▽

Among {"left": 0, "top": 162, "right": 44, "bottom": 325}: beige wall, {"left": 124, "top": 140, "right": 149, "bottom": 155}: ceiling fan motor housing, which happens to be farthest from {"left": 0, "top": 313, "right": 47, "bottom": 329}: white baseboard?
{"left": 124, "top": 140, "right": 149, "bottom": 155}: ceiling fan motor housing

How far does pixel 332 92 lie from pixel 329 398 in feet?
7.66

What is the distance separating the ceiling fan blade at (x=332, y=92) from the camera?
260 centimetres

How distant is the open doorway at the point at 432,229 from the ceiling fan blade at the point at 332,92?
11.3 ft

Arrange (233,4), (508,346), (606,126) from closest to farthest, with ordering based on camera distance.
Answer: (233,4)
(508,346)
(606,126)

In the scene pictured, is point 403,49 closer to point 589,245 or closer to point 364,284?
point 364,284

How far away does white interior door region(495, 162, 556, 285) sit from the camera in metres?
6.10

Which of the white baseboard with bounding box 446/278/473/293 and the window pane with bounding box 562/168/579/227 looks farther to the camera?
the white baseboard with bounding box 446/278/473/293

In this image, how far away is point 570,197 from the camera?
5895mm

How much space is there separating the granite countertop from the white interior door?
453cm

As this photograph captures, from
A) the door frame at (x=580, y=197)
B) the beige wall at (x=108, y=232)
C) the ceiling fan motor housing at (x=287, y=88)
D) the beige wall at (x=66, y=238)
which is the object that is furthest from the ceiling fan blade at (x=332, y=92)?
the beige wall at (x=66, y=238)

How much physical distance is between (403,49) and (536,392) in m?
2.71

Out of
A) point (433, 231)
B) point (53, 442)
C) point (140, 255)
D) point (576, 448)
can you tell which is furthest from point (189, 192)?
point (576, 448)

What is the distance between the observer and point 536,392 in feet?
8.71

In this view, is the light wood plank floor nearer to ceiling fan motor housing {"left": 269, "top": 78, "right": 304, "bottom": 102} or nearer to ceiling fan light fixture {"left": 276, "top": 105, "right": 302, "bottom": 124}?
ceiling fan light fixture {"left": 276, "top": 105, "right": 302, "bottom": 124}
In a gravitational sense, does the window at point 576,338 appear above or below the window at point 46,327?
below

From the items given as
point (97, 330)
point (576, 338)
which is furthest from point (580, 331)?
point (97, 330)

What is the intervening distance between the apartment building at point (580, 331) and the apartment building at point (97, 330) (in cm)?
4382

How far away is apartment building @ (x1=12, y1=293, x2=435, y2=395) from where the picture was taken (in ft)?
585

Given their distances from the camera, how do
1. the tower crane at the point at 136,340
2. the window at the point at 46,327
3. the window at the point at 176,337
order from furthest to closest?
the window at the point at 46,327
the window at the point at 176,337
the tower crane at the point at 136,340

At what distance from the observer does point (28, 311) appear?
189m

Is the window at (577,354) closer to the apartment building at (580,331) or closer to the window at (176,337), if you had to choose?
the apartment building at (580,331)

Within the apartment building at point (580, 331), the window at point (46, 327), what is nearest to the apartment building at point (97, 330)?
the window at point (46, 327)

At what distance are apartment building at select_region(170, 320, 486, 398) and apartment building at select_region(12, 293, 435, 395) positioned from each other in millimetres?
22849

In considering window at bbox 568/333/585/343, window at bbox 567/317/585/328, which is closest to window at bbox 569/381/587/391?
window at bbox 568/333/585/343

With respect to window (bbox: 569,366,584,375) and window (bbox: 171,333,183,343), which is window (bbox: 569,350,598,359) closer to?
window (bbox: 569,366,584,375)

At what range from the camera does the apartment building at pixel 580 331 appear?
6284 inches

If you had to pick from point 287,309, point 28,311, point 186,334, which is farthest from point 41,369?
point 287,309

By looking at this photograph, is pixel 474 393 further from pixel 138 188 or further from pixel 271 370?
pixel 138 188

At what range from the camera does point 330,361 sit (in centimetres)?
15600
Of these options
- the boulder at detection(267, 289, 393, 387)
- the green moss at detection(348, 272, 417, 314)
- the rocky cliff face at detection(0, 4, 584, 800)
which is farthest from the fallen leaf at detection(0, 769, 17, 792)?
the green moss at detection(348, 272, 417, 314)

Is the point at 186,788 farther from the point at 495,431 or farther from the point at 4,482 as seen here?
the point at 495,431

△

Copy out the items word for word, starting at the line containing "With respect to" and continuing to the end of the items.

- [Written response]:
With respect to window (bbox: 569,366,584,375) and window (bbox: 171,333,183,343), which is window (bbox: 569,350,598,359) closer to?
window (bbox: 569,366,584,375)

At what range from the camera does the apartment building at pixel 580 331 appear?
6284 inches

If you had to pick from point 287,309, point 28,311, point 186,334, which is farthest from point 41,369?
point 287,309

By looking at this photograph, is pixel 474 393 further from pixel 138 188 or further from pixel 271 370?
pixel 138 188

At what range from the camera does point 330,361 sit (in centimetres)?
15600
Of these options
- the boulder at detection(267, 289, 393, 387)
- the green moss at detection(348, 272, 417, 314)
- the rocky cliff face at detection(0, 4, 584, 800)
which is farthest from the fallen leaf at detection(0, 769, 17, 792)?
the green moss at detection(348, 272, 417, 314)

Is the point at 186,788 farther from the point at 495,431 or farther from the point at 4,482 as seen here?
the point at 495,431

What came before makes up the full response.